FSC error during refinement on cluster

david.haselbach · December 3, 2018, 1:43pm

Hi,

when I run my refinments on our cluster I do frequently get them stopped with the following error:

cryosparc2_compute/sigproc.py:765: RuntimeWarning: invalid value encountered in divide
fsc_true = (fsc_t - fsc_n) / (1.0 - fsc_n)
0.143 at 78.593 radwn. 0.5 at 56.354 radwn. Took 93.385s.
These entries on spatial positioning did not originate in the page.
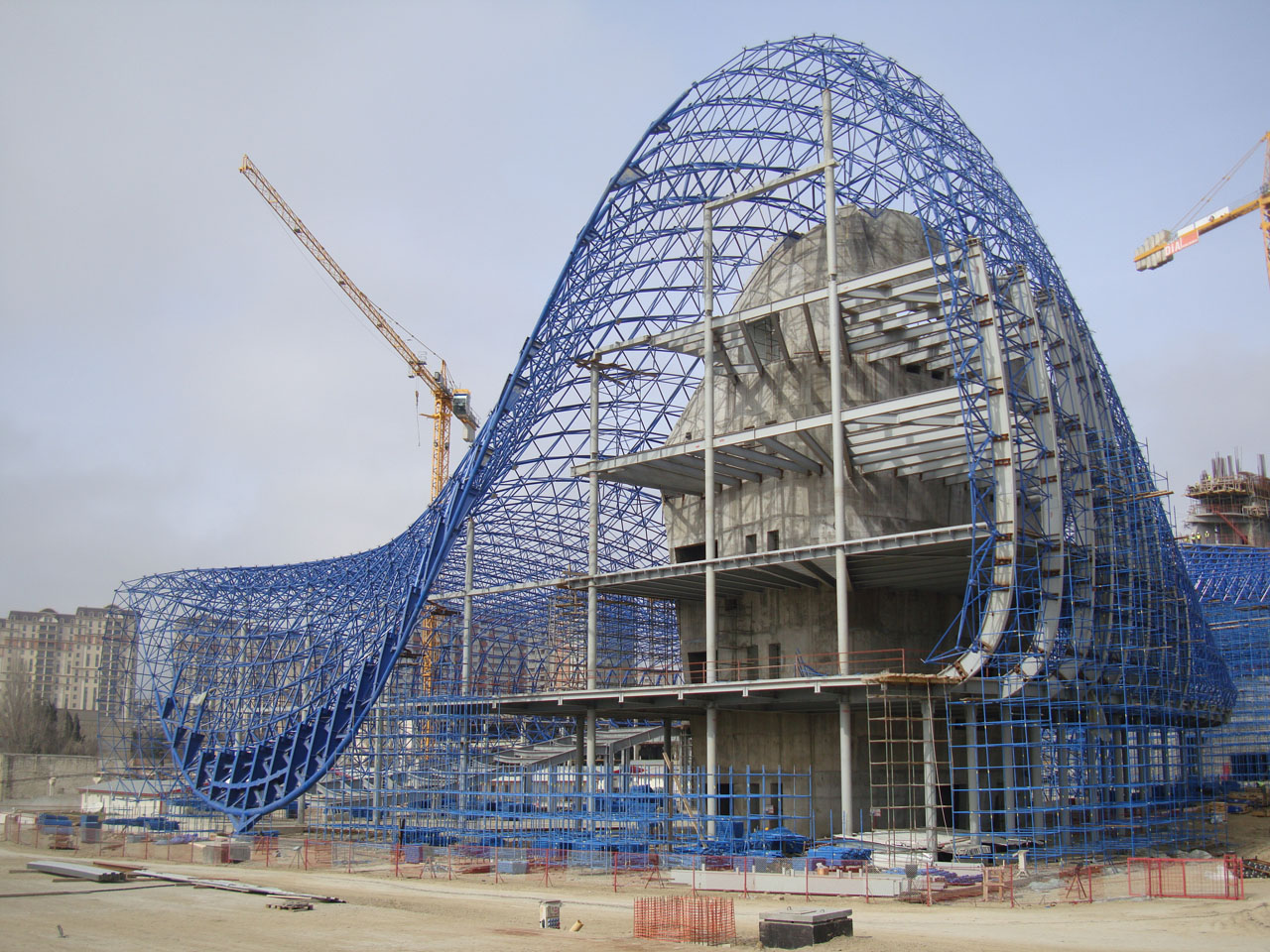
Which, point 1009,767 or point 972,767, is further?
point 1009,767

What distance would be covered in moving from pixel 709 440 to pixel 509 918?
16491 mm

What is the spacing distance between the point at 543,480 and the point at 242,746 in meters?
16.3

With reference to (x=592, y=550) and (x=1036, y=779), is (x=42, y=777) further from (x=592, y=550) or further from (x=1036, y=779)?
(x=1036, y=779)

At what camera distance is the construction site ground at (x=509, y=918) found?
1780cm

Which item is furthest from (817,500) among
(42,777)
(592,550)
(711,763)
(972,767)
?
(42,777)

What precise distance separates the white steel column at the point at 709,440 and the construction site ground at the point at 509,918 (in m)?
8.02

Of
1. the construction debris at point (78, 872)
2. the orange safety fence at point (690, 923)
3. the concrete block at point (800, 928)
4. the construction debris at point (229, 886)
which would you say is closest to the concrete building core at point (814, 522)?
the orange safety fence at point (690, 923)

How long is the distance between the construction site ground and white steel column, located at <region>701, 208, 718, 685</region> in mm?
8019

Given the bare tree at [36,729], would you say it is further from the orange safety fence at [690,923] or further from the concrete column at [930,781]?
the orange safety fence at [690,923]

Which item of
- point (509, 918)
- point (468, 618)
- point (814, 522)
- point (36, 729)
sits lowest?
point (36, 729)

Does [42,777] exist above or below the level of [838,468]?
below

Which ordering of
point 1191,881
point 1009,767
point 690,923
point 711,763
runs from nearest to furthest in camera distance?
point 690,923 → point 1191,881 → point 1009,767 → point 711,763

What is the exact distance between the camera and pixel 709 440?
34219 millimetres

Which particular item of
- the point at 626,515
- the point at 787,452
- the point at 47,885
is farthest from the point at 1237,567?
the point at 47,885
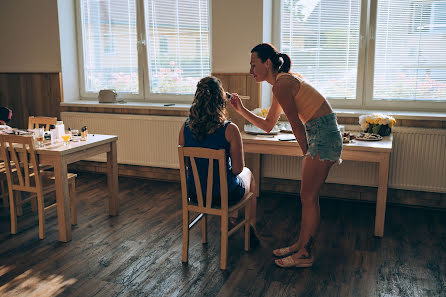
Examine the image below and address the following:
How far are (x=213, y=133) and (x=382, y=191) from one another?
4.62 feet

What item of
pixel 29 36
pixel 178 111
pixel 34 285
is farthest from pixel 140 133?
pixel 34 285

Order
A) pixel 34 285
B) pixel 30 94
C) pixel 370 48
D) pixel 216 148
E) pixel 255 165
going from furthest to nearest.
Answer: pixel 30 94 < pixel 255 165 < pixel 370 48 < pixel 216 148 < pixel 34 285

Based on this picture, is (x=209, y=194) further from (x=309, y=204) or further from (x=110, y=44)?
(x=110, y=44)

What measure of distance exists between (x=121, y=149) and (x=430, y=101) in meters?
3.15

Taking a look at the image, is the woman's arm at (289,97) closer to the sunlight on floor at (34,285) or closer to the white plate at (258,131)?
the white plate at (258,131)

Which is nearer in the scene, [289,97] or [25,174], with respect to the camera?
[289,97]

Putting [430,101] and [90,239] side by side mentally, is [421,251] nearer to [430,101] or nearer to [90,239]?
[430,101]

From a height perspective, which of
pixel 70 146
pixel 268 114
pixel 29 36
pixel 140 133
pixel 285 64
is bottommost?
pixel 140 133

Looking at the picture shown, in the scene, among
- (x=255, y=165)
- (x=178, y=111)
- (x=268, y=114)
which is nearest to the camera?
(x=268, y=114)

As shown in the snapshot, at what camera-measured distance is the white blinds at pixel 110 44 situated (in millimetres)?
4754

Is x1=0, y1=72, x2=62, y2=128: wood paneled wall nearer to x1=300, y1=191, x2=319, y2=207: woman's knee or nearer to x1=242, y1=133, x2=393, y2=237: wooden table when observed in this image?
x1=242, y1=133, x2=393, y2=237: wooden table

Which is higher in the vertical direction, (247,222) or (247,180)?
(247,180)

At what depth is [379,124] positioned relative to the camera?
3463mm

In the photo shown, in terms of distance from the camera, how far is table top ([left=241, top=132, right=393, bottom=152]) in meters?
3.10
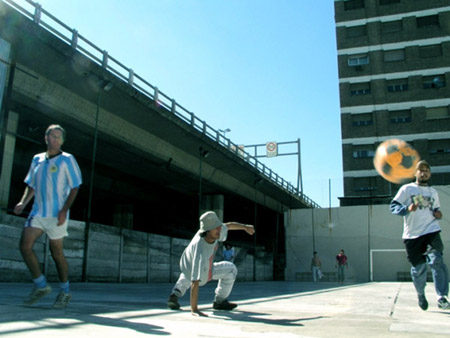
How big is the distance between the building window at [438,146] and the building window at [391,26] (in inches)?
498

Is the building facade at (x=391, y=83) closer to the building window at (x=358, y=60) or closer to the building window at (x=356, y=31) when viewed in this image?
the building window at (x=356, y=31)

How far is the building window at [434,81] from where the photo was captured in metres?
44.7

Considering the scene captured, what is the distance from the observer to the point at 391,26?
155ft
But when i run the same job on a workstation it easily runs through. what could be the issue?

Best,

David

stephan · December 3, 2018, 3:14pm

Hey @david.haselbach,

Is there a dependency mismatch on the cluster node versus the workstation (i.e. CUDA version)?

david.haselbach · December 3, 2018, 4:33pm

I am not sure can I find this out somehow?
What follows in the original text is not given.